Data excerpts
####
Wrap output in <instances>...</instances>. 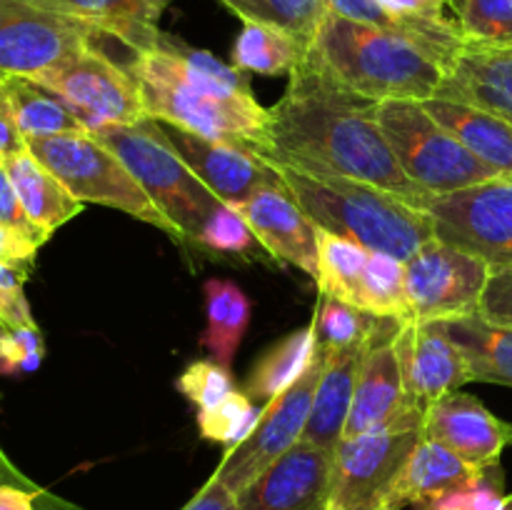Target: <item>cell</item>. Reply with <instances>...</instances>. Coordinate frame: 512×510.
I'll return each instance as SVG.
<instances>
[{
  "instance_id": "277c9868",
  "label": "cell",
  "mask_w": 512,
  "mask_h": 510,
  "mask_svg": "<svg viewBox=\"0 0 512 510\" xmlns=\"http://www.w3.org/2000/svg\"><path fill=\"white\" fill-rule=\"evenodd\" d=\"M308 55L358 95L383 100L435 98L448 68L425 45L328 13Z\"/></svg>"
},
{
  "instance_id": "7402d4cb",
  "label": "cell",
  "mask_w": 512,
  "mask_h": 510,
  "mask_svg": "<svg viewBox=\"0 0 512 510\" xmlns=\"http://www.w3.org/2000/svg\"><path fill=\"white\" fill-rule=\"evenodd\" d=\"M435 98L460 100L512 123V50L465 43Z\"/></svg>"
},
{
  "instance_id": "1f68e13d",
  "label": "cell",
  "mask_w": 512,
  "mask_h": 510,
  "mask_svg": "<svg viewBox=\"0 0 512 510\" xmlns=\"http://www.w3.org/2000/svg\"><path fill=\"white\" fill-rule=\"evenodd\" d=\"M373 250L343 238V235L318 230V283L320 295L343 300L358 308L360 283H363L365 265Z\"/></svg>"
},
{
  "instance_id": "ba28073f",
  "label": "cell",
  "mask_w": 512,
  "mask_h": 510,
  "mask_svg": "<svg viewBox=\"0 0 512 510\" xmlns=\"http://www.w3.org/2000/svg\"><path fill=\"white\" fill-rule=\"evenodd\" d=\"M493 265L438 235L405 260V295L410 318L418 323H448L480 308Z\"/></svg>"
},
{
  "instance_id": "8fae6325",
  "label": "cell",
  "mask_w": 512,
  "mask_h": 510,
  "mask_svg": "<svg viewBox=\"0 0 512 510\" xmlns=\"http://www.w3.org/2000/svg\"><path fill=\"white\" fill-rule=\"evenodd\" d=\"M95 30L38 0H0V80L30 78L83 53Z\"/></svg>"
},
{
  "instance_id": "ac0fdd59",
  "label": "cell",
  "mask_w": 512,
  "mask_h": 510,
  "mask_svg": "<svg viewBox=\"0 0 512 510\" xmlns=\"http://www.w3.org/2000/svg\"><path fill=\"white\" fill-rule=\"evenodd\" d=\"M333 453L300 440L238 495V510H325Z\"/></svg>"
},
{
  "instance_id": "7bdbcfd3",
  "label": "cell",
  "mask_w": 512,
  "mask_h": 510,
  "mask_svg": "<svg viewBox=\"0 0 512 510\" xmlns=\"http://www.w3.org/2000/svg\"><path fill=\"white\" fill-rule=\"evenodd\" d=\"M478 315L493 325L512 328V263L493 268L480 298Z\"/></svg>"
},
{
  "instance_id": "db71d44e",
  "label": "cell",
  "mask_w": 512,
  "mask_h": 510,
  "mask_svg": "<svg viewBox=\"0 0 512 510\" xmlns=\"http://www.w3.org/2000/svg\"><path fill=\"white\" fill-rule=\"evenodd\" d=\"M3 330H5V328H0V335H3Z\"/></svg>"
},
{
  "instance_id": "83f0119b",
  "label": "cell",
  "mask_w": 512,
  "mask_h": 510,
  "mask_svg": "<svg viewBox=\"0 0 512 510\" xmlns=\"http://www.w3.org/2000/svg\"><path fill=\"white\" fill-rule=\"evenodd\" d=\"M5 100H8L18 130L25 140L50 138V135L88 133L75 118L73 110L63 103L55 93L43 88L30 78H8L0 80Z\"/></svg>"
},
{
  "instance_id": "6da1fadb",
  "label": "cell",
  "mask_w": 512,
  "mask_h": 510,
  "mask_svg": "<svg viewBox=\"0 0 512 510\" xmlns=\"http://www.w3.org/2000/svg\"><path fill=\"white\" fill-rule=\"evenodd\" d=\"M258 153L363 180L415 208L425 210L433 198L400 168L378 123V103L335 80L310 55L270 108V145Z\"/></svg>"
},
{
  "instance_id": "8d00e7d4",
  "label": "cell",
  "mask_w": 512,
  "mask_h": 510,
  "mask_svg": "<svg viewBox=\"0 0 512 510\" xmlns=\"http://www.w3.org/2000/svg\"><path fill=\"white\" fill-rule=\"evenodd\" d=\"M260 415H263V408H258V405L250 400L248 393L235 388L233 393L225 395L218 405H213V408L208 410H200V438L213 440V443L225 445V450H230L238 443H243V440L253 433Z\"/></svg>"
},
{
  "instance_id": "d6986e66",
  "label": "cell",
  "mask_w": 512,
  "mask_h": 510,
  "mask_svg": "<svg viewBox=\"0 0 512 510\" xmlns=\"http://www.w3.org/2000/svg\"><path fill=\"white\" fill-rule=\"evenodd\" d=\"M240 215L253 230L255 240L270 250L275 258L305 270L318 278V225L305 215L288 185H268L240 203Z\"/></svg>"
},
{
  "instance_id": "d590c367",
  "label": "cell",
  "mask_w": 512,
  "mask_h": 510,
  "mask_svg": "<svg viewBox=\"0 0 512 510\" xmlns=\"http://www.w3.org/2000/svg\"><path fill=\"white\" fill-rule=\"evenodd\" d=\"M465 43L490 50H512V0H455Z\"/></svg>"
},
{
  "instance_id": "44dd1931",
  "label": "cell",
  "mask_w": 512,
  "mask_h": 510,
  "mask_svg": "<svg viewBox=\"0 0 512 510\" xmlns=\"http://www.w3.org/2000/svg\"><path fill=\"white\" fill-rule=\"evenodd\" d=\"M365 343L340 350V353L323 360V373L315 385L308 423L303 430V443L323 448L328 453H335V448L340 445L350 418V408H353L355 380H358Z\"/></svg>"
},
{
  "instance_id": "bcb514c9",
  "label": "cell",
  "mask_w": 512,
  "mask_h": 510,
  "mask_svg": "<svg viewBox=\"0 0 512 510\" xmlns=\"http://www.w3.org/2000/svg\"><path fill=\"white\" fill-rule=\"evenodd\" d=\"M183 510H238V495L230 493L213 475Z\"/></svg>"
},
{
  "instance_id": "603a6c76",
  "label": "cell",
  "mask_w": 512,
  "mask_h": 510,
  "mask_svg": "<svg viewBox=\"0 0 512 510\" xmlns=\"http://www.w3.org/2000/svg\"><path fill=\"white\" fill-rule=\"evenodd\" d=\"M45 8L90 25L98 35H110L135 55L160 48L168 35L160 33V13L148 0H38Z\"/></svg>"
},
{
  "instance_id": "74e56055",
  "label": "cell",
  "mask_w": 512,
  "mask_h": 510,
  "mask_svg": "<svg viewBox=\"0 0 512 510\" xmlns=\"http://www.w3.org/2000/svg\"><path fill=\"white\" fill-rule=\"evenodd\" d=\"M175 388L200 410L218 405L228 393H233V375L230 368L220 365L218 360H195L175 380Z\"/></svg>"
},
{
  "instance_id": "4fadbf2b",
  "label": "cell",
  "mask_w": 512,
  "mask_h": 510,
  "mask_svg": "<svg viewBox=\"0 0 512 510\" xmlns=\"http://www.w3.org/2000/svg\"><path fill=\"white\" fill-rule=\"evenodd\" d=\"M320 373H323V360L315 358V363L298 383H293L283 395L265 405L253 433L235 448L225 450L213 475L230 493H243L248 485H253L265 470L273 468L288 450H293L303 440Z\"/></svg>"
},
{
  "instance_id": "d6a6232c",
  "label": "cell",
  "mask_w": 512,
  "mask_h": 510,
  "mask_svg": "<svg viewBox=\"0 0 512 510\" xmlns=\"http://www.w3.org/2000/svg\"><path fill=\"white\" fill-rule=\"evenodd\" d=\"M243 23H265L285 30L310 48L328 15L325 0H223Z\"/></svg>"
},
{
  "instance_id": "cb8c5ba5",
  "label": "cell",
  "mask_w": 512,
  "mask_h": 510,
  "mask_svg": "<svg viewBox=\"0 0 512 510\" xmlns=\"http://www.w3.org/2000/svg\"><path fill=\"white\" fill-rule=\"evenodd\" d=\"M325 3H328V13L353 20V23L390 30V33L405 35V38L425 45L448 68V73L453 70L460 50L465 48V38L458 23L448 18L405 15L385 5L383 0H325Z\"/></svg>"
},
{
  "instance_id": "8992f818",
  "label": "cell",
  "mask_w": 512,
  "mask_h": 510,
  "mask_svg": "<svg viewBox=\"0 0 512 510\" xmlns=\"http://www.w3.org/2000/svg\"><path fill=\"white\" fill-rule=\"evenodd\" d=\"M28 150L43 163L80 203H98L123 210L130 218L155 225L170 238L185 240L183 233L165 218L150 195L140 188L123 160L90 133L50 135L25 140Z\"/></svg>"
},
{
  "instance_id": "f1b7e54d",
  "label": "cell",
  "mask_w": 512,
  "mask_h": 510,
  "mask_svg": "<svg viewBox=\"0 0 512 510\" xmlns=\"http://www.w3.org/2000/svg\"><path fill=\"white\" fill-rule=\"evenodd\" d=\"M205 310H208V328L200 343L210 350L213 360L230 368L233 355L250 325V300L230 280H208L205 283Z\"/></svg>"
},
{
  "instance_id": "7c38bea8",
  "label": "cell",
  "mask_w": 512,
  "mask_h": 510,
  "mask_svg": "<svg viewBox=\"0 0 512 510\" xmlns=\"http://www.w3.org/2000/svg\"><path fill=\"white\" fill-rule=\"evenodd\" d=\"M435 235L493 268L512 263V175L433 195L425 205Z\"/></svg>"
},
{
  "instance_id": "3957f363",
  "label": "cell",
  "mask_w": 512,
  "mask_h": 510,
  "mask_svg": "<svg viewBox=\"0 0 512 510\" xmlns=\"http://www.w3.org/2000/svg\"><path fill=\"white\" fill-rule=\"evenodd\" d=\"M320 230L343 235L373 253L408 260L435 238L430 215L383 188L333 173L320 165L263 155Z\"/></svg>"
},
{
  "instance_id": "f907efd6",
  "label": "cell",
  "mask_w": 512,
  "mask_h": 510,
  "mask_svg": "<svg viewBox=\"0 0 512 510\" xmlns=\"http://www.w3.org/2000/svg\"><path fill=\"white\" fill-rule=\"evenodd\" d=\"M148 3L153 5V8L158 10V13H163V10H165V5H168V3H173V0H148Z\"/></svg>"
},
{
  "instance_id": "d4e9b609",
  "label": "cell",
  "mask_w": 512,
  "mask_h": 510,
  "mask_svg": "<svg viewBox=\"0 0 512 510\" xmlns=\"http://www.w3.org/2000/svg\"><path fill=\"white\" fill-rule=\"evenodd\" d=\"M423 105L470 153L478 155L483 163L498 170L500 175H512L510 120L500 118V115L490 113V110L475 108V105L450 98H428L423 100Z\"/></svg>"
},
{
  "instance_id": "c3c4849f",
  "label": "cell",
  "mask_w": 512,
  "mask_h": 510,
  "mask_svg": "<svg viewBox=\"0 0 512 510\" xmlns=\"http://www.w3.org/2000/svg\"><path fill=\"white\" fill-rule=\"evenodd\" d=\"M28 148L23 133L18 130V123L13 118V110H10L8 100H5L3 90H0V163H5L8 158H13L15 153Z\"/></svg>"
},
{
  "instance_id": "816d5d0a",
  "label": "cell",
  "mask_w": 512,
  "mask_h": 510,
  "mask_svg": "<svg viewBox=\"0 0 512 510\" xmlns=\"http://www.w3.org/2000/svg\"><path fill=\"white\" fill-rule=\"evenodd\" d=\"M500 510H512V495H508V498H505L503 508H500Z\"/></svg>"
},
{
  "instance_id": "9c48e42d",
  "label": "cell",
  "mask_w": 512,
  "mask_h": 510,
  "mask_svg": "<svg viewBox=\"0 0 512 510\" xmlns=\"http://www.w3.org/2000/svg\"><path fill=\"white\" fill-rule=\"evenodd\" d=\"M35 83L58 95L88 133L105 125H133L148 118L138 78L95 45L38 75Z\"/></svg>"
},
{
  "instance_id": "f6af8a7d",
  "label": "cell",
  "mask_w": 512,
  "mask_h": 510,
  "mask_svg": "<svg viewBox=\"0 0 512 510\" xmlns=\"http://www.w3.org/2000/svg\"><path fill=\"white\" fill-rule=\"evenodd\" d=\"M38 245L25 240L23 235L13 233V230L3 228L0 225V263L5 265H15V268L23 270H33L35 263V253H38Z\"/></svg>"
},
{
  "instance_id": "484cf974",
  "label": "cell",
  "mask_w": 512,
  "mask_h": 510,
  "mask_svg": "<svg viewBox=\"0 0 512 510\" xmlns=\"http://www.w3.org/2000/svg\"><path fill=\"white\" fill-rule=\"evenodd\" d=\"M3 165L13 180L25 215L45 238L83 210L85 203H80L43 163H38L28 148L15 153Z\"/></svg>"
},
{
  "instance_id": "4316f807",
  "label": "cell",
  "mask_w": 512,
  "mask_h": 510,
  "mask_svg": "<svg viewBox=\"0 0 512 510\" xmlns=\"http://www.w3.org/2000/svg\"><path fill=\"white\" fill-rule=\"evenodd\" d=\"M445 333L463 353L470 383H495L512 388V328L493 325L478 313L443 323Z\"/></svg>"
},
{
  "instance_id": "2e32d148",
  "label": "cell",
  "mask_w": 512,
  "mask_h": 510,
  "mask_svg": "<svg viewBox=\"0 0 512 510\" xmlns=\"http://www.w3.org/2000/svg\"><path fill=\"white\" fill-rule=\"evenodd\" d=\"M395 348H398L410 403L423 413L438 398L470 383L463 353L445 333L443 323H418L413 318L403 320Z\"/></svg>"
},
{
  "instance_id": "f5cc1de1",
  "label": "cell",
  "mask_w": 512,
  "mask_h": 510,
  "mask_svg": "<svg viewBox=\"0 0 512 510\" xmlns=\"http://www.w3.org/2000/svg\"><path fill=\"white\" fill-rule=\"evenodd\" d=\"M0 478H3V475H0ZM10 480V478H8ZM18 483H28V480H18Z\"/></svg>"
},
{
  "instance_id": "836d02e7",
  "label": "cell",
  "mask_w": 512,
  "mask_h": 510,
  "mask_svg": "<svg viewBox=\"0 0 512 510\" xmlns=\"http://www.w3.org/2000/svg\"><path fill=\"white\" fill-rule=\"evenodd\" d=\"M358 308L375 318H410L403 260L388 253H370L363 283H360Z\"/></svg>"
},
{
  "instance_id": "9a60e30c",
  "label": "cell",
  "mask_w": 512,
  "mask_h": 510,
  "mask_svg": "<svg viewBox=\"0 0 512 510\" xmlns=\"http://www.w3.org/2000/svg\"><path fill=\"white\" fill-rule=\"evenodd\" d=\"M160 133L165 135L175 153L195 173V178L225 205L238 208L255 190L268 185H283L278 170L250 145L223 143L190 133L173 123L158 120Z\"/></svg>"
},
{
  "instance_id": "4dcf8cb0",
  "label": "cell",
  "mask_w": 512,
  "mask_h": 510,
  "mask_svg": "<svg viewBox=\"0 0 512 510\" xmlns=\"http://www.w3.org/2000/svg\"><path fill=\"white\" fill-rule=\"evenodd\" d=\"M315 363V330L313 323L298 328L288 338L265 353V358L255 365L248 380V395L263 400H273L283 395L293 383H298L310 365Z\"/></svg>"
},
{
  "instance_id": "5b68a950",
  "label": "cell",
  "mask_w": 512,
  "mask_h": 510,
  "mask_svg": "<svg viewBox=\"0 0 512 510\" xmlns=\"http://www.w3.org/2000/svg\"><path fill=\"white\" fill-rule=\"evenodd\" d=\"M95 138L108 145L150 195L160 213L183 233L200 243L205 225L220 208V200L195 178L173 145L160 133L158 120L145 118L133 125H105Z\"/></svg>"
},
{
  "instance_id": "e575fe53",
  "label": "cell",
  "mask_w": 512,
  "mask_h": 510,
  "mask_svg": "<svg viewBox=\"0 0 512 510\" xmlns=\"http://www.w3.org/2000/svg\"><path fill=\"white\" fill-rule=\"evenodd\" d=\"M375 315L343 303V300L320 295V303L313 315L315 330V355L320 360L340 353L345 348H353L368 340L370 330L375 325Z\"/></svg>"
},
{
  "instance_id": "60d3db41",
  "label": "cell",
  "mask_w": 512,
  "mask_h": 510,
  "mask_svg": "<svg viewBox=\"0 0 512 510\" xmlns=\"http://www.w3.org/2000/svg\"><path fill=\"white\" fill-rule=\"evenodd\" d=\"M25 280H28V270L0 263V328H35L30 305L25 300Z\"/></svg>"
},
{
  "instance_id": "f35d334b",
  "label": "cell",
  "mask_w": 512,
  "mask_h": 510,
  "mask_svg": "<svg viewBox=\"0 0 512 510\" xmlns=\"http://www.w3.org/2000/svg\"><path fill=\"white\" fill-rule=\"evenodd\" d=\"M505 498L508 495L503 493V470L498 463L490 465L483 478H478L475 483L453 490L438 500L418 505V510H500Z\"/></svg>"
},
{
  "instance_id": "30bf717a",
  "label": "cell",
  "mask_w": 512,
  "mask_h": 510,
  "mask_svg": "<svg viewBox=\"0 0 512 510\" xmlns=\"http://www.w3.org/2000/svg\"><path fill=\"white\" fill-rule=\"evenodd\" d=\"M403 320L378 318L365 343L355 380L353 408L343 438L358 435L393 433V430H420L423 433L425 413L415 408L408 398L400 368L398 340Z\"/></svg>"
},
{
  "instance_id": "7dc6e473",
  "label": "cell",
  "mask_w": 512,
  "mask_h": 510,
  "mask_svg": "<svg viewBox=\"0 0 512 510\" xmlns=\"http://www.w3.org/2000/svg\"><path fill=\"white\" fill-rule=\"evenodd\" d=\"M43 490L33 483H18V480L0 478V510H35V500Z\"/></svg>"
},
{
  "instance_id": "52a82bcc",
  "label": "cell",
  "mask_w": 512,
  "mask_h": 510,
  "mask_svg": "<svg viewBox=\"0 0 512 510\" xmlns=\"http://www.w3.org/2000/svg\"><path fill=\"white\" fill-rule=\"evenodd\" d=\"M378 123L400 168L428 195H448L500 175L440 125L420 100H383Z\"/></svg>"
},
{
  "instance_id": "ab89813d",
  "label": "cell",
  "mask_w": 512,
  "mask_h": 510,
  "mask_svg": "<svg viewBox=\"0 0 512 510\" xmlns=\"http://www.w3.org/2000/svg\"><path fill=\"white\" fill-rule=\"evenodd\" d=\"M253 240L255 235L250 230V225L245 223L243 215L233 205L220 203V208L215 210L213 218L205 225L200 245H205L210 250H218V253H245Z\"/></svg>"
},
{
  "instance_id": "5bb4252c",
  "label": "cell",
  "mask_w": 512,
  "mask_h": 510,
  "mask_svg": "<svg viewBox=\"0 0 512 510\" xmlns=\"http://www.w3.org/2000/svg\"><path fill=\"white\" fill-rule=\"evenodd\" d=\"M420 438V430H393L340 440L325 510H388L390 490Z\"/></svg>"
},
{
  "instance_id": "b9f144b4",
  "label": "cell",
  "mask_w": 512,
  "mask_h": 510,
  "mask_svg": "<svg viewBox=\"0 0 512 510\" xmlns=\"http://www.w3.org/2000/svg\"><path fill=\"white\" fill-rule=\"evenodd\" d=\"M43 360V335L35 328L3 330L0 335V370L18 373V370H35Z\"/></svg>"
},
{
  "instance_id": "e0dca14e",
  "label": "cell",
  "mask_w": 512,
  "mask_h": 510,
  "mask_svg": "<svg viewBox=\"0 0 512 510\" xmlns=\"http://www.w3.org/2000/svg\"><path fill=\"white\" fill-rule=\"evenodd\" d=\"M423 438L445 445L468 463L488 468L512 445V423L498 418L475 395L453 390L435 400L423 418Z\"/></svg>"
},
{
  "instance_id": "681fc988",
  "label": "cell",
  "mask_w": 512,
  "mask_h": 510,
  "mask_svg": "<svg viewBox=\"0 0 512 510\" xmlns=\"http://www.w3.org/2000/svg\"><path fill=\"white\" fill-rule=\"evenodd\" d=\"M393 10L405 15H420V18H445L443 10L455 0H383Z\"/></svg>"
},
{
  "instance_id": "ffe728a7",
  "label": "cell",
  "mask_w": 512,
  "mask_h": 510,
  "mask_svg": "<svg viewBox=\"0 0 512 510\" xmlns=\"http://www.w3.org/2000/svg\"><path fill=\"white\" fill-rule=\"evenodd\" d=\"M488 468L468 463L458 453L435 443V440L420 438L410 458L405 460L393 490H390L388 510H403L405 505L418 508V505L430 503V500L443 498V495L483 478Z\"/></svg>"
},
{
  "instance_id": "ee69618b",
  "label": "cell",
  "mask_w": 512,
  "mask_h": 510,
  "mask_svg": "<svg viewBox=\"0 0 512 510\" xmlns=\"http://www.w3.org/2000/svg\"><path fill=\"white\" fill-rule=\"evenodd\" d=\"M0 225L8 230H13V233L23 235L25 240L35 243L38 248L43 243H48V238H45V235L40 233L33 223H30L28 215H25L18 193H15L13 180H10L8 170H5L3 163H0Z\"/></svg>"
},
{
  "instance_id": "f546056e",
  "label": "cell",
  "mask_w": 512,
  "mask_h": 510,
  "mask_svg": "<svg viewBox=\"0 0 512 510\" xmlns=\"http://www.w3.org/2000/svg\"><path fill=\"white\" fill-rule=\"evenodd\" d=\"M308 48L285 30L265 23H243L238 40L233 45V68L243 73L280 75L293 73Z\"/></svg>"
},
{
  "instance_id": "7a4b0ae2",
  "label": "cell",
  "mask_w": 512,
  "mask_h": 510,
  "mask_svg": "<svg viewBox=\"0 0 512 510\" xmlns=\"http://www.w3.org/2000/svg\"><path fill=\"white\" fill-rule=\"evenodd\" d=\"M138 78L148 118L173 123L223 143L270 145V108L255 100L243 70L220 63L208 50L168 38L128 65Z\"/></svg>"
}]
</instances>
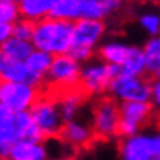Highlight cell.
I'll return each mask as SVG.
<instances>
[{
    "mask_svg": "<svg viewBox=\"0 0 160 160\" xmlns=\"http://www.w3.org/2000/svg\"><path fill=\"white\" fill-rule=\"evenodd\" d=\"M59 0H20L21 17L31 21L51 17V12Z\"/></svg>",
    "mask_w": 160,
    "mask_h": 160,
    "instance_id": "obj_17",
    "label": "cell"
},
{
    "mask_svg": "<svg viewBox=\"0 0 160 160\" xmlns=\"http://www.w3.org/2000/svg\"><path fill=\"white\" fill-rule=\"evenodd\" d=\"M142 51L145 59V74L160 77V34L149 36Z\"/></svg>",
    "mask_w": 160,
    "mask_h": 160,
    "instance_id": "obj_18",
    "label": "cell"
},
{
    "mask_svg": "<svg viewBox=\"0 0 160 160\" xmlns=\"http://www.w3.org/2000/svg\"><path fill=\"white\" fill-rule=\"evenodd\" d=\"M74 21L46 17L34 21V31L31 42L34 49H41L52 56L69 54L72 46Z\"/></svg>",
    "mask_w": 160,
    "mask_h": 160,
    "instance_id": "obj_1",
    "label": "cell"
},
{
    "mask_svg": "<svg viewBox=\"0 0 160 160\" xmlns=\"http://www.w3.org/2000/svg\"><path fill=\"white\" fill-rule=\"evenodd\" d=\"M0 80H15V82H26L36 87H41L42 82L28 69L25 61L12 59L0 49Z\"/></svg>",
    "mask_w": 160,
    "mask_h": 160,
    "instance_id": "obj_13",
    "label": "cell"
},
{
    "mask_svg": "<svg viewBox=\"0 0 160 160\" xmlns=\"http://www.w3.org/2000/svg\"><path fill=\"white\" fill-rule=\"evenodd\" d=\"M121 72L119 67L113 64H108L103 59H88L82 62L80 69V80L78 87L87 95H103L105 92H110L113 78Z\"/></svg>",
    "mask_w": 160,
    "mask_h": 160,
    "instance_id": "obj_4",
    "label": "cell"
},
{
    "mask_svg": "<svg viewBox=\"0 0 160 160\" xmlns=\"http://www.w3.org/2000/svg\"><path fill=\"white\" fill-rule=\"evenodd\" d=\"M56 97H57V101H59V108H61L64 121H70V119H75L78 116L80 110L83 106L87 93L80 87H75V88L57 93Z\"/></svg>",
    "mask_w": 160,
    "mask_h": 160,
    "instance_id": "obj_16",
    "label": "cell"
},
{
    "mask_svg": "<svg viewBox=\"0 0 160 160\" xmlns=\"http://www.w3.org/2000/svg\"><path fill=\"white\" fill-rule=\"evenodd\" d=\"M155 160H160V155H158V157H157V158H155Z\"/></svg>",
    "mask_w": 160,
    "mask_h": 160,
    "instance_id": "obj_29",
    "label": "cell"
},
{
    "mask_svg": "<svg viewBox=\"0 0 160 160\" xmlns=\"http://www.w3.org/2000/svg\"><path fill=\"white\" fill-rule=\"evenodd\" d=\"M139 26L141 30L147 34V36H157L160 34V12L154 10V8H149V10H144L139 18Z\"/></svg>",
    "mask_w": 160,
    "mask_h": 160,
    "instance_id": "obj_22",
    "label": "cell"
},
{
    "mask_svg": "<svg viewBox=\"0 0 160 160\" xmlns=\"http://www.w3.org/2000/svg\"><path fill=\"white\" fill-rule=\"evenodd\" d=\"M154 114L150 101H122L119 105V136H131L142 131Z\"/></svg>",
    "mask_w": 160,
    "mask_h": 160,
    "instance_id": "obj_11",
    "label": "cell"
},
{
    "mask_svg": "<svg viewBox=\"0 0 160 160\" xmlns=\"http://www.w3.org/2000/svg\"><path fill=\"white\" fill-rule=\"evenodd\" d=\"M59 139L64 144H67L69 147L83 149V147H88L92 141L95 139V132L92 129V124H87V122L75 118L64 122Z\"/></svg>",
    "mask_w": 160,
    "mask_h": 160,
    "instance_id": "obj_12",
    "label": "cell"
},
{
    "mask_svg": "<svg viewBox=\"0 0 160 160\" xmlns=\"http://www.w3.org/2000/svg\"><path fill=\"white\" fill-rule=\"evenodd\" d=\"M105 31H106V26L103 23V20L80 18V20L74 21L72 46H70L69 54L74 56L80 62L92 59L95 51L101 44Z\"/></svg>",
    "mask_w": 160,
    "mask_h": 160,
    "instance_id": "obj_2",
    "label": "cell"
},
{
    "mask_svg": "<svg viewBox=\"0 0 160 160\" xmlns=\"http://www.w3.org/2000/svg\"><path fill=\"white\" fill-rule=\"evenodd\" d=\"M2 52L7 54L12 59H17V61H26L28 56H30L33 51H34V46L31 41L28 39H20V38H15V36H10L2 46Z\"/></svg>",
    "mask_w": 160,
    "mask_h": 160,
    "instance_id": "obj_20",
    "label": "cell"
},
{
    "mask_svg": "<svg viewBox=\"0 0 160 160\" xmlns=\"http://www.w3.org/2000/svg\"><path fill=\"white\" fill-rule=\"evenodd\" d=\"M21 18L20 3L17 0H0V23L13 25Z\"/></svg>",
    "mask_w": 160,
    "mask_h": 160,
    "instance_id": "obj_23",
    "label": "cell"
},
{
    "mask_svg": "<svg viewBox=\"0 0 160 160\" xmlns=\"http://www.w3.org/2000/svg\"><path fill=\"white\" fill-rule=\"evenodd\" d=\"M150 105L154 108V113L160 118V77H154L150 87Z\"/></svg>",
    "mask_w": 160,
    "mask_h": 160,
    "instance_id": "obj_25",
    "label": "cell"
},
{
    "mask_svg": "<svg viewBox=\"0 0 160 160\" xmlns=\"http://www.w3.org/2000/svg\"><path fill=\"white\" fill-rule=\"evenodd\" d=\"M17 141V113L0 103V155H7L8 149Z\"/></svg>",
####
Short task:
Gather every line above that contains the word "each", matching case exactly.

Written answer:
I'll return each instance as SVG.
I'll return each mask as SVG.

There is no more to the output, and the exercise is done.